Upper Middle Class is more expansive, not because they’re “better” people but because they have more resources so survival isn’t absorbing 50% or more of their time and attention. There’s time for Food, Art, Reading, Hobbies, Civic Activities, Politics, Organized Religion, Adult School/Further Education, School for Children, After School Activities, Sports, Work, Multiple Relationships—Private, Personal, Family, Friendship, Professional, Networking, Exploring Identity/Sex/Sexuality, Spirituality, Health—Gym, yoga, doctors, homeopathic remedies and activities, Travel, Life Planning, Retirement Planning.
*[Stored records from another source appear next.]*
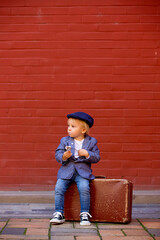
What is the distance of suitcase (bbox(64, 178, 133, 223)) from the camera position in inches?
168

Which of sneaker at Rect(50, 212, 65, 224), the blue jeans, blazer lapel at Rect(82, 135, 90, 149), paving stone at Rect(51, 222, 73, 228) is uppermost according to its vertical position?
blazer lapel at Rect(82, 135, 90, 149)

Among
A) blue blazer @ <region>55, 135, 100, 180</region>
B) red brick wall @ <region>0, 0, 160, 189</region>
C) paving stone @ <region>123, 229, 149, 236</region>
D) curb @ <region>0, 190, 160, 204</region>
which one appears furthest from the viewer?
red brick wall @ <region>0, 0, 160, 189</region>

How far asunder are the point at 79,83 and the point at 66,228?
223 cm

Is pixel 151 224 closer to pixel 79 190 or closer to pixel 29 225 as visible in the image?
pixel 79 190

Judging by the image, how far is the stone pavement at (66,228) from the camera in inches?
147

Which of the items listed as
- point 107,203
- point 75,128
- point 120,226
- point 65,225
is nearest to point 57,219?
point 65,225

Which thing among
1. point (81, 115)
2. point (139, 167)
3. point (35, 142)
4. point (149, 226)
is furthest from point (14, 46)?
point (149, 226)

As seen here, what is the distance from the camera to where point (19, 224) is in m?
4.18

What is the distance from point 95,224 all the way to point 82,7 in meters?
3.12

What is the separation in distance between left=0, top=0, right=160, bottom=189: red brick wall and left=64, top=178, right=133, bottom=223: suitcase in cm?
115

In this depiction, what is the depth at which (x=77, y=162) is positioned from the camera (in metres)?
4.39

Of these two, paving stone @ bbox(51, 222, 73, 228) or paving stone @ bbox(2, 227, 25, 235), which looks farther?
paving stone @ bbox(51, 222, 73, 228)

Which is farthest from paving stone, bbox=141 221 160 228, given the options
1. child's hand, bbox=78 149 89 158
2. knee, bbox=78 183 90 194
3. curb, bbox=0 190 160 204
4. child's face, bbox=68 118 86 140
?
child's face, bbox=68 118 86 140

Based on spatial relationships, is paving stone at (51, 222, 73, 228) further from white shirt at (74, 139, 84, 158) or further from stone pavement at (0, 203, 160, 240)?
white shirt at (74, 139, 84, 158)
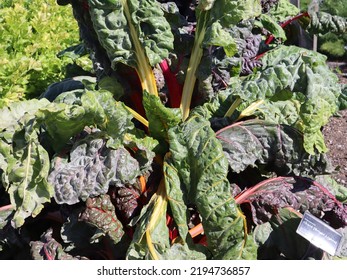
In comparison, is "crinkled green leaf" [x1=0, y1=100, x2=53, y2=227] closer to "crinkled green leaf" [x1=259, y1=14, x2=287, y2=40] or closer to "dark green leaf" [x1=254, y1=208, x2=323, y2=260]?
"dark green leaf" [x1=254, y1=208, x2=323, y2=260]

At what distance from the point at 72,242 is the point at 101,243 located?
0.50 feet

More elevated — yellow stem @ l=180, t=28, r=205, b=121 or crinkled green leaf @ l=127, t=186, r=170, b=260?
yellow stem @ l=180, t=28, r=205, b=121

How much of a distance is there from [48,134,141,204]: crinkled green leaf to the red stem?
48cm

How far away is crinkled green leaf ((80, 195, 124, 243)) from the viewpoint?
234 centimetres

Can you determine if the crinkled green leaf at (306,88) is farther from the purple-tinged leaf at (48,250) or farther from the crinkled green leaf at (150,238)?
the purple-tinged leaf at (48,250)

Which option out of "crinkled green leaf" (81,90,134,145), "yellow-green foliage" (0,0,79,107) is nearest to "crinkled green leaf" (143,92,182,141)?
"crinkled green leaf" (81,90,134,145)

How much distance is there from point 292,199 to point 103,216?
826 millimetres

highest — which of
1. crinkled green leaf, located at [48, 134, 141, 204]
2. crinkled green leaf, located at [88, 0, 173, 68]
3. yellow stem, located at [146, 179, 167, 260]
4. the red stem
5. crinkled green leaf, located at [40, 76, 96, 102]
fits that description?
crinkled green leaf, located at [88, 0, 173, 68]

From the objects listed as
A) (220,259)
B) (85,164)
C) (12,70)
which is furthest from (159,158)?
(12,70)

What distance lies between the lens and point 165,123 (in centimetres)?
249

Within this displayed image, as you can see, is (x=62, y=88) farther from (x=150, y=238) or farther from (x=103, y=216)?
(x=150, y=238)

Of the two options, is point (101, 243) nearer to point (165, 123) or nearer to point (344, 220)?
point (165, 123)

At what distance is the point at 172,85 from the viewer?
274cm

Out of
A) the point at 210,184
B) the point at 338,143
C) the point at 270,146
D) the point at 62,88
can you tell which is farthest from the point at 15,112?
the point at 338,143
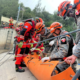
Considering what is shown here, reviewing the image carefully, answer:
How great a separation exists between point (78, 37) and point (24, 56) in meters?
1.88

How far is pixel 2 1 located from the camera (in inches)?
1309

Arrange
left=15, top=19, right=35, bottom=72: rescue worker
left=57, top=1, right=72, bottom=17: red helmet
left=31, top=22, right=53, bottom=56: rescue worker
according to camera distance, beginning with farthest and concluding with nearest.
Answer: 1. left=31, top=22, right=53, bottom=56: rescue worker
2. left=15, top=19, right=35, bottom=72: rescue worker
3. left=57, top=1, right=72, bottom=17: red helmet

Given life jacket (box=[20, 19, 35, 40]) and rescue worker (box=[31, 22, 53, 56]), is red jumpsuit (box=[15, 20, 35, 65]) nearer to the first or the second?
life jacket (box=[20, 19, 35, 40])

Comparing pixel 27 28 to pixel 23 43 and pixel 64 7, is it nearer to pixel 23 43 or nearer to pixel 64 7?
pixel 23 43

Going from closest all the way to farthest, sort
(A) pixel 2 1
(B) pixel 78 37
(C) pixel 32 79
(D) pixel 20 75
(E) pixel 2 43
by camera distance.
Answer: (B) pixel 78 37 < (C) pixel 32 79 < (D) pixel 20 75 < (E) pixel 2 43 < (A) pixel 2 1

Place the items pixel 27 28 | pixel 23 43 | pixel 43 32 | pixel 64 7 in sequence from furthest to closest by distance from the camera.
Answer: pixel 43 32, pixel 23 43, pixel 27 28, pixel 64 7

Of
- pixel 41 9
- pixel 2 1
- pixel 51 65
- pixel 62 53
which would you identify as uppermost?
pixel 2 1

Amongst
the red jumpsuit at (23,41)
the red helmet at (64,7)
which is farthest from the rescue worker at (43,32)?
the red helmet at (64,7)

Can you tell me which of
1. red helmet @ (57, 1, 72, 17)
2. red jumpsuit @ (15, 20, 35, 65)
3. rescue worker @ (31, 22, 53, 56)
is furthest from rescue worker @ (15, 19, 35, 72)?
Answer: red helmet @ (57, 1, 72, 17)

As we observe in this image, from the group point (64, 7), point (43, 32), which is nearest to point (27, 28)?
point (43, 32)

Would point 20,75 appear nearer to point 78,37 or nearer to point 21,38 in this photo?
point 21,38

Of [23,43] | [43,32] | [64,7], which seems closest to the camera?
[64,7]

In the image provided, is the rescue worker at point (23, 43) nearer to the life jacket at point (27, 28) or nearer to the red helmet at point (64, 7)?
the life jacket at point (27, 28)

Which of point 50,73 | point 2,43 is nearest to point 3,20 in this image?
point 2,43
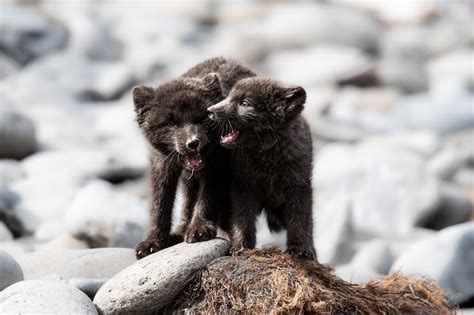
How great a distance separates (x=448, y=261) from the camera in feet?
37.9

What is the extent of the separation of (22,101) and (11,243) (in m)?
12.8

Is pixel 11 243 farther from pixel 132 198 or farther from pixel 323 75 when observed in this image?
pixel 323 75

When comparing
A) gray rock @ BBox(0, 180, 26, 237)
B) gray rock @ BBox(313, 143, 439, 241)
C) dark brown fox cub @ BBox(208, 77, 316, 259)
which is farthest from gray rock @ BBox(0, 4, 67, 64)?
dark brown fox cub @ BBox(208, 77, 316, 259)

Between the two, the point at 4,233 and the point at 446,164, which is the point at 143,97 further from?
the point at 446,164

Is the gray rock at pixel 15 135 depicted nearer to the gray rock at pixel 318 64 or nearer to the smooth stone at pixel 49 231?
the smooth stone at pixel 49 231

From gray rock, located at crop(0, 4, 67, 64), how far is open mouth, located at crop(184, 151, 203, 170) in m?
19.6

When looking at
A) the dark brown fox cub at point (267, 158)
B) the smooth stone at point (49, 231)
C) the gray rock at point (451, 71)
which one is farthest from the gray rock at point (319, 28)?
the dark brown fox cub at point (267, 158)

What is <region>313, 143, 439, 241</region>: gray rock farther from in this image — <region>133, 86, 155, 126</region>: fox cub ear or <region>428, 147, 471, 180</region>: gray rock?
<region>133, 86, 155, 126</region>: fox cub ear

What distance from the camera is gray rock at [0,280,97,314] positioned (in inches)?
300

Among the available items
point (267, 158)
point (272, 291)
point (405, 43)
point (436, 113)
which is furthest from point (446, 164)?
point (405, 43)

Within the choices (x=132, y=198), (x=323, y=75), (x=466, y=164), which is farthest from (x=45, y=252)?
(x=323, y=75)

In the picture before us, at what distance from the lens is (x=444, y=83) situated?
3066cm

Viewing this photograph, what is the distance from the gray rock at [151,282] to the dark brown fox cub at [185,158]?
0.43 meters

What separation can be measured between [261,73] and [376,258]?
5.74m
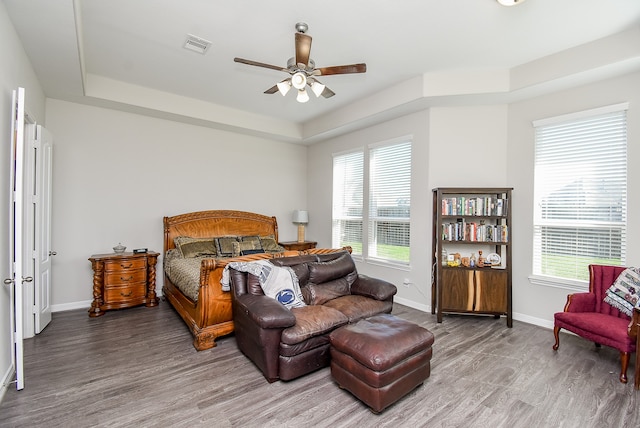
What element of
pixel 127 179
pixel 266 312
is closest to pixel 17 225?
pixel 266 312

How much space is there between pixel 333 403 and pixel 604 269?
123 inches

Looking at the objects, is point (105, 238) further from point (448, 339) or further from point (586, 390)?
point (586, 390)

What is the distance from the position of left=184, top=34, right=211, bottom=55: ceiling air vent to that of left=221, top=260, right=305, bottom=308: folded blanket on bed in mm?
2379

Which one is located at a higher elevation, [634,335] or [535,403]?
[634,335]

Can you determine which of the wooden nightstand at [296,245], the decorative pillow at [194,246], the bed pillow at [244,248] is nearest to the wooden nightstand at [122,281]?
the decorative pillow at [194,246]

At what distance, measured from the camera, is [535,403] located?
224 cm

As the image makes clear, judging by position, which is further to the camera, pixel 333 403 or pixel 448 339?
pixel 448 339

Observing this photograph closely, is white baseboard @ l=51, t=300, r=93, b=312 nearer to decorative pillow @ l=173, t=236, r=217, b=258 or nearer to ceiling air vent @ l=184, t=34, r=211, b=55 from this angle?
decorative pillow @ l=173, t=236, r=217, b=258

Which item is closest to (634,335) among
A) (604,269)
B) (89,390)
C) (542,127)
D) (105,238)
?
(604,269)

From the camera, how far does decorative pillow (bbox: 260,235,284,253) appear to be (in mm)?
5352

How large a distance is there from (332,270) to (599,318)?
8.57ft

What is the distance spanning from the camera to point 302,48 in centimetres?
252

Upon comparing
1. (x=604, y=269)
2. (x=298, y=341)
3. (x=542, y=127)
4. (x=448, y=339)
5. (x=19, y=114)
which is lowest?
(x=448, y=339)

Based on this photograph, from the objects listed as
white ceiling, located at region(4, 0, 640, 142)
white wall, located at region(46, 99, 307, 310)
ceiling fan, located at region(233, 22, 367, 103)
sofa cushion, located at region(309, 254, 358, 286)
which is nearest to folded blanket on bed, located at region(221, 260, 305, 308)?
sofa cushion, located at region(309, 254, 358, 286)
You can see how this will overwhelm your mate because there’s so much to do in middle class and higher, so many more responsibilities. The class social system maintenance is almost a job unto itself. This will make no sense to him because he’s not been on the train for twenty years so he won’t comprehend how all of these activities and connections make the train (your life) move better, faster, deeper, present more opportunities for yourself, children, a partner. A lot of your disagreements will be over the allotment of time to “them” and to “him”. His activities and interests, far more constrained due to finances will constitute more of his identity while the things you’re used to will be about the expansion of identity. It seems close but it’s vastly different.
Here’s a poverty/working class question I’ve been asked by past dates/partners:
“Why do you write so much?”
“Because I like it.”
“I don’t understand.”
“What don’t you understand?”
“Why you write so much. Let’s watch TV.”
Now if I add that I publish and I get paid for my work, it edges a bit closer to making sense but my stepfather—-whom was from poverty and my mother wasn’t when they met, couldn’t understand where ALL the writer money was. How I could have all of these endeavors, a TV show, books, blogs, videos and I wasn’t Tyler Perry. Why was I still teaching if I didn’t have to why was I going to school for advanced degrees if I had survival money from media? Couldn’t I just go on Shark Tank and make a deal, make more money and then take care of him/them? He also assumed that what was his was his, my mother was to be shared and mine was to be shared. Poverty is egalitarian in some ways, whims in others, selfish and greedy in others. Poor people spend so much time thinking about money that it warps them. No one ever talks about this. It makes poor people shift their integrity, lower their ethics but not increase their productivity. It’s ironic and contradictory.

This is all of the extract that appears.